Yvonne Craig, as Batgirl, looking at the camera
The amazing Yvonne Craig.
And last of course, is Batgirl! Now the character of Batgirl predates the show, but she was a character named Betty Kane back in 1961 when she was created but shortly vanished again in '64. Throughout the history of Batman 1966, there seemed to be a push for more female characters, be it reviving Catwoman, introducing side characters from the comics like Aunt Harriet, or Batgirl. Instead of introducing a new character backstory, they opted to include their Batgirl on someone else's story - primarily the bumbling police commissioner, James Gordon. And hence was born Barbara Gordon, introduced in the comics the same year as when she premiered on the show. For those fact checking me at home, you'll notice that the comic appearance of Barbara appears a few months before her episode. The Wikipedia still credits William Dozier, the executive producer of the Batman show of pitching the specific idea to DC of Batgirl being Commissioner Gordon's daughter. DC loved the idea they immediately started writing her. Comics seem to get produced quicker than television shows, so the comic won the race. Still, Batgirl definitely made a big splash in the show, played spectacularly by Yvonne Craig. Despite ratings flagging in the third and final season, she was easily a highlight.

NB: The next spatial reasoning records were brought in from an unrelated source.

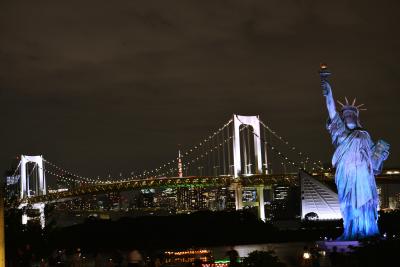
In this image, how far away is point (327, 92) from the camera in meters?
23.2

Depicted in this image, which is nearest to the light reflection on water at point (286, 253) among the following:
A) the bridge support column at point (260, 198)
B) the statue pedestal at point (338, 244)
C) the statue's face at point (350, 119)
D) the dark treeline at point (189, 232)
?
the statue pedestal at point (338, 244)

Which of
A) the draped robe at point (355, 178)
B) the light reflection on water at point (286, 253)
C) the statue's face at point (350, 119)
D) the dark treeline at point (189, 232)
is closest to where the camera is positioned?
the light reflection on water at point (286, 253)

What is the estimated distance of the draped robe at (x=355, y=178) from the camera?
22625mm

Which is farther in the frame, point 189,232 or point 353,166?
point 189,232

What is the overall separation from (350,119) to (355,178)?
1.96 metres

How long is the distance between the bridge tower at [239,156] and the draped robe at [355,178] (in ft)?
104

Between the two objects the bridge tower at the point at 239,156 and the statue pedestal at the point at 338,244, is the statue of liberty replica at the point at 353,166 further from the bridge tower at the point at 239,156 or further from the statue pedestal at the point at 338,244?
the bridge tower at the point at 239,156

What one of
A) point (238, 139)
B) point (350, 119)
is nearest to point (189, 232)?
point (238, 139)

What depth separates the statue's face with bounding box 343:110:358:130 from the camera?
74.7 ft

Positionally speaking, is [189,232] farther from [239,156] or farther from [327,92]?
[327,92]

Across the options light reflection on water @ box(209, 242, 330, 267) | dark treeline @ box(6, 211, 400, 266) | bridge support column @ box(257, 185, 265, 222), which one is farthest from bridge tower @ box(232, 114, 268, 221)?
light reflection on water @ box(209, 242, 330, 267)

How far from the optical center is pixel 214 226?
45.0 meters

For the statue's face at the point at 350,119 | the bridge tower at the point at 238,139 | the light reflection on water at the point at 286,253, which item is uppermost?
the bridge tower at the point at 238,139

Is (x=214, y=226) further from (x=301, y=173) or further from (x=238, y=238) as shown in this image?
(x=301, y=173)
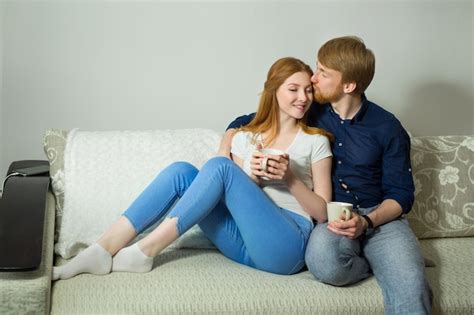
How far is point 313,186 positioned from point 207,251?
1.40ft

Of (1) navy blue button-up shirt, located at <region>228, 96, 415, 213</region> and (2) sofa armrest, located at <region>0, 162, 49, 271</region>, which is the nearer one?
(2) sofa armrest, located at <region>0, 162, 49, 271</region>

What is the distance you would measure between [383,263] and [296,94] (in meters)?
0.60

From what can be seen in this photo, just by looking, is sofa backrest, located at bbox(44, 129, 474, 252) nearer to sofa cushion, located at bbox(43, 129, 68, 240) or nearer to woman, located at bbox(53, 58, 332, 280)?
sofa cushion, located at bbox(43, 129, 68, 240)

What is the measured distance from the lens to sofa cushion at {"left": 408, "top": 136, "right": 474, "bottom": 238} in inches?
85.2

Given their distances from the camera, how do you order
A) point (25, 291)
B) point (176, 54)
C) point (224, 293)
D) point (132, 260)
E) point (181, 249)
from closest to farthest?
point (25, 291), point (224, 293), point (132, 260), point (181, 249), point (176, 54)

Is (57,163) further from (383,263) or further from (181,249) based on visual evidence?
(383,263)

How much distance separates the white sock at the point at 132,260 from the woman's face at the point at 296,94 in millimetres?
662

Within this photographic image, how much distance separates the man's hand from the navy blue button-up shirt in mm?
199

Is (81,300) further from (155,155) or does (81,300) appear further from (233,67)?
(233,67)

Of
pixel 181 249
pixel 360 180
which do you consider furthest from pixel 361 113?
pixel 181 249

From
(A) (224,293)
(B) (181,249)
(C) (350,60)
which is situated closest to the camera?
(A) (224,293)

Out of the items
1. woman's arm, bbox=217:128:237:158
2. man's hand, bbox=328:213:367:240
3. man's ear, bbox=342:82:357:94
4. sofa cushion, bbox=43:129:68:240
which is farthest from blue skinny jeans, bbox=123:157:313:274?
man's ear, bbox=342:82:357:94

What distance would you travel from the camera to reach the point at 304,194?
5.80 feet

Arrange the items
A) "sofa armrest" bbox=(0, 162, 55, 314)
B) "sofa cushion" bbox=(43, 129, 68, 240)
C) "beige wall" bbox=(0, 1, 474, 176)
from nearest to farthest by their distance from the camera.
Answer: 1. "sofa armrest" bbox=(0, 162, 55, 314)
2. "sofa cushion" bbox=(43, 129, 68, 240)
3. "beige wall" bbox=(0, 1, 474, 176)
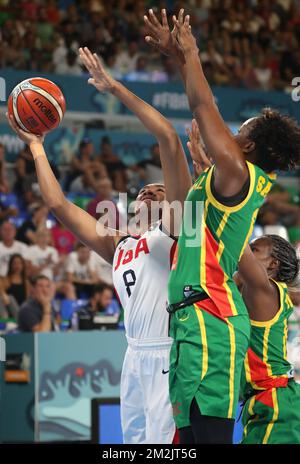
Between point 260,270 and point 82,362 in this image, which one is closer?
point 260,270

The show sat at this interesting inflection point that was basically the death of the Silver Age and birth of the Bronze Age of comics. The show celebrated the Silver Age so the older fans, causal fans, or newer fans enthusiastically embraced it. In the world of comics, Dennis O'Neil and similar writers were already busy making comics grittier and bringing more relevant themes to comics. Seeing Batman run around with a giant bomb didn't fit into the new comic order. But still it resurrected some characters either from obscurity or a Comic Code related demise and the show's impact can still be seen celebrated either in the Schumacher films or the amazing Batman: Brave and the Bold animated series. The campiness of the Batman show has also been pointed out to by Bronze Age creators as the bright light they wanted to run from, being as much an indirect influence for the newer creators like Frank Miller and Alan Moore as O'Neil was a direct influence. And yet it's from Neil Gaiman, from that same generation of creators, that The Riddler got his bowler and suit brought over from the show. Maybe not all of them ran that far from it.